Weaning at Two Years

Age two is another popular time, as the World Health Organization recommends at least two years of breastfeeding. The baby has become a toddler and can chew many foods.

Child Led Weaning

Child led weaning is my personal favorite. It’s more comfortable for mother and child, if the breastfeeding relationship has lasted this long. You rely on signals from your child to decide when to wean.

This age varies tremendously. My two oldest self weaned by 18 months. My youngest is firmly in favor of continuing the breastfeeding relationship, at age 20 months.
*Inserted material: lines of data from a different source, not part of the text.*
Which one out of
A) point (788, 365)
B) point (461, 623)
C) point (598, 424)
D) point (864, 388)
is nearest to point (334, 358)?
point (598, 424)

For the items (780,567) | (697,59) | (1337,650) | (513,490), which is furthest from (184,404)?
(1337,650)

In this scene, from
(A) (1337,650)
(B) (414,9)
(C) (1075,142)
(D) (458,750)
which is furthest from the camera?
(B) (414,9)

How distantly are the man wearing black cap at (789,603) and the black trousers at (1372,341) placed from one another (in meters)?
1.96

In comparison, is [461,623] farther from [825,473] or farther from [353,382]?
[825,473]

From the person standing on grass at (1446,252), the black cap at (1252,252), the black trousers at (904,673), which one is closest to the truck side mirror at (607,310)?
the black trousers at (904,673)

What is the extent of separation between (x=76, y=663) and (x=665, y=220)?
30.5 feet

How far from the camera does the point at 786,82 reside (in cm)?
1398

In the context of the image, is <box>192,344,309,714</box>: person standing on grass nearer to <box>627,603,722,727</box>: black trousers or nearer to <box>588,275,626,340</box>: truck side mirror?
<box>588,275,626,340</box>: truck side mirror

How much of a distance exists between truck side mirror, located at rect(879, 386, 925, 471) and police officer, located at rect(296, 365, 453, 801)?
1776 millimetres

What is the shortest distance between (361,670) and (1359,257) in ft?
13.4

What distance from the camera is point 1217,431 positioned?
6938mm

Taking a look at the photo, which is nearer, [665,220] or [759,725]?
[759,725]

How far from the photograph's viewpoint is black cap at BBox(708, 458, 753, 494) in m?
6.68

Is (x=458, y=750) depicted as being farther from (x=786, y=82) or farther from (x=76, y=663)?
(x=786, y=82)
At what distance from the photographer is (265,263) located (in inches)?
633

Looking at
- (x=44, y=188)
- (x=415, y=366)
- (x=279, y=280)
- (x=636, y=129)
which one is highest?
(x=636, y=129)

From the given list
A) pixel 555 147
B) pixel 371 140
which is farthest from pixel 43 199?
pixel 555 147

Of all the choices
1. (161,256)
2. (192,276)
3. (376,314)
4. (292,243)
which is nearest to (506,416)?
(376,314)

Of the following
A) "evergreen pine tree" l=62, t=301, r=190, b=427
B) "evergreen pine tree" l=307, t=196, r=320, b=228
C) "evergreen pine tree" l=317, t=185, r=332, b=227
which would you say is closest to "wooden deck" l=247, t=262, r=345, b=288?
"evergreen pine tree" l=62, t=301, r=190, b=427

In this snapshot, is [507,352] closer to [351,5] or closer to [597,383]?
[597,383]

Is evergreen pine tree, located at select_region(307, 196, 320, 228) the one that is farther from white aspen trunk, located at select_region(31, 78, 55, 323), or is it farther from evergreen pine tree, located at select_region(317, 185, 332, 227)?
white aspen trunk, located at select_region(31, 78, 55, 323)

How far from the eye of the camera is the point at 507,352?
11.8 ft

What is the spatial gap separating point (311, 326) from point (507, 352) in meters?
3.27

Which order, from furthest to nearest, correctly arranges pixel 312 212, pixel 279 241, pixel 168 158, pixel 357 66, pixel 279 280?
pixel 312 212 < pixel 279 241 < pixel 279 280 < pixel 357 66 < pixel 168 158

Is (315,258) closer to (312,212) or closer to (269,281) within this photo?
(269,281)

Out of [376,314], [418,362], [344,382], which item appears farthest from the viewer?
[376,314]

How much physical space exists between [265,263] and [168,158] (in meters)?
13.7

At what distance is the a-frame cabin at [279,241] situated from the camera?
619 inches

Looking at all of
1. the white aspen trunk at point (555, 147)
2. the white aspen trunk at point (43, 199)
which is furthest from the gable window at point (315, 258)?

Child led weaning can lead to extended breastfeeding, with children aged 3, 4 and more before they want to wean. It takes some extra dedication to breastfeeding to let your child decide when it’s done. On the plus side, you get to enjoy the closeness of breastfeeding for as long as your child cares to continue it.

When breastfeeding works, it’s one of the most beautiful parts of the mother-child relationship. No one can get as close to a baby as a mother who is breastfeeding. Giving a bottle of expressed milk lets others participate, but it’s not the same as nursing a suckling child. It can be more than an obligation; it can be a delight.

As for my current breastfeeding situation, I’m giving very gentle nudges toward weaning, mostly making other drinks more readily available. She’ll take the hint or not, it’s not a major matter of stress for me, although I’m ready to be done.